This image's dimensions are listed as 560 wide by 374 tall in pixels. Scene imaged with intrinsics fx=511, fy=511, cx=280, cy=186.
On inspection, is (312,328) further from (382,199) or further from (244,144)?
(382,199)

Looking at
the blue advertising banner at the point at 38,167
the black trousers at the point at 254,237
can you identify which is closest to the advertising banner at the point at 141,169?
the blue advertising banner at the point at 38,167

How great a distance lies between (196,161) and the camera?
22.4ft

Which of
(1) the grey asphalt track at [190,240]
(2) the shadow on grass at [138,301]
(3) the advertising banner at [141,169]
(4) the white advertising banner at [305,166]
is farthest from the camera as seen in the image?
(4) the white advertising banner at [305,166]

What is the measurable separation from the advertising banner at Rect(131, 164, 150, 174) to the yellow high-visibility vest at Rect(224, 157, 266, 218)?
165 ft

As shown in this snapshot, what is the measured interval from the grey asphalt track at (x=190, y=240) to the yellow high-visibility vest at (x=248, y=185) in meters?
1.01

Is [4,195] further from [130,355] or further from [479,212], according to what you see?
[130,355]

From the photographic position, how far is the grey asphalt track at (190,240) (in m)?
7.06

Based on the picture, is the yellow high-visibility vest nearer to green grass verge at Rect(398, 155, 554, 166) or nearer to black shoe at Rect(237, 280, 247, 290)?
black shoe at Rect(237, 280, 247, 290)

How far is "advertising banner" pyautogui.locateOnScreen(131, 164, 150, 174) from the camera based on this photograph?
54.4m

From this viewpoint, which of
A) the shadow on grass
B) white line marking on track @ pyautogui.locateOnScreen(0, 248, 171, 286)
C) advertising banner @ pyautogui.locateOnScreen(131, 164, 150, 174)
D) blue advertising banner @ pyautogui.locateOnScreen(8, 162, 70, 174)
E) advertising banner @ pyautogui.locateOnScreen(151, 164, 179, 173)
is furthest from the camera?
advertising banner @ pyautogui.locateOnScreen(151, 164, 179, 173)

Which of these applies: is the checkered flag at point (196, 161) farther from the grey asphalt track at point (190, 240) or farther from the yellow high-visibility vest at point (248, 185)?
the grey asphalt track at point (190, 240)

===

Extract the complete listing verbatim.

This image's dimensions are listed as 560 wide by 374 tall in pixels. Scene imaged with intrinsics fx=511, fy=511, cx=280, cy=186.
On inspection, is (312,328) further from (382,199) or further from (244,144)?
(382,199)

Looking at
the blue advertising banner at the point at 38,167
the black trousers at the point at 254,237
can you identify which is closest to the advertising banner at the point at 141,169?
the blue advertising banner at the point at 38,167

How great a distance lies between (196,161) and the camera?
22.4ft

Which of
(1) the grey asphalt track at [190,240]
(2) the shadow on grass at [138,301]
(3) the advertising banner at [141,169]
(4) the white advertising banner at [305,166]
is farthest from the camera as seen in the image?
(4) the white advertising banner at [305,166]

What is the measurable separation from the advertising banner at Rect(131, 164, 150, 174) to the yellow high-visibility vest at Rect(224, 157, 266, 218)?
165 ft

As shown in this snapshot, what is the measured interval from the grey asphalt track at (x=190, y=240) to the yellow high-visibility vest at (x=248, y=185) in meters?
1.01

Is [4,195] further from [130,355] or further from [479,212], according to what you see?
[130,355]

From the photographic position, how far is the grey asphalt track at (190,240) (in m)?
7.06

Based on the picture, is the yellow high-visibility vest nearer to green grass verge at Rect(398, 155, 554, 166) or nearer to black shoe at Rect(237, 280, 247, 290)?
black shoe at Rect(237, 280, 247, 290)

How far is "advertising banner" pyautogui.locateOnScreen(131, 164, 150, 174) from the camera based on this photograph?
54.4m

From this viewpoint, which of
A) the shadow on grass
B) white line marking on track @ pyautogui.locateOnScreen(0, 248, 171, 286)
C) advertising banner @ pyautogui.locateOnScreen(131, 164, 150, 174)
D) blue advertising banner @ pyautogui.locateOnScreen(8, 162, 70, 174)
E) advertising banner @ pyautogui.locateOnScreen(151, 164, 179, 173)
is furthest from the camera?
advertising banner @ pyautogui.locateOnScreen(151, 164, 179, 173)

Which of these applies: is the checkered flag at point (196, 161) farther from the grey asphalt track at point (190, 240) or farther from the yellow high-visibility vest at point (248, 185)?
the grey asphalt track at point (190, 240)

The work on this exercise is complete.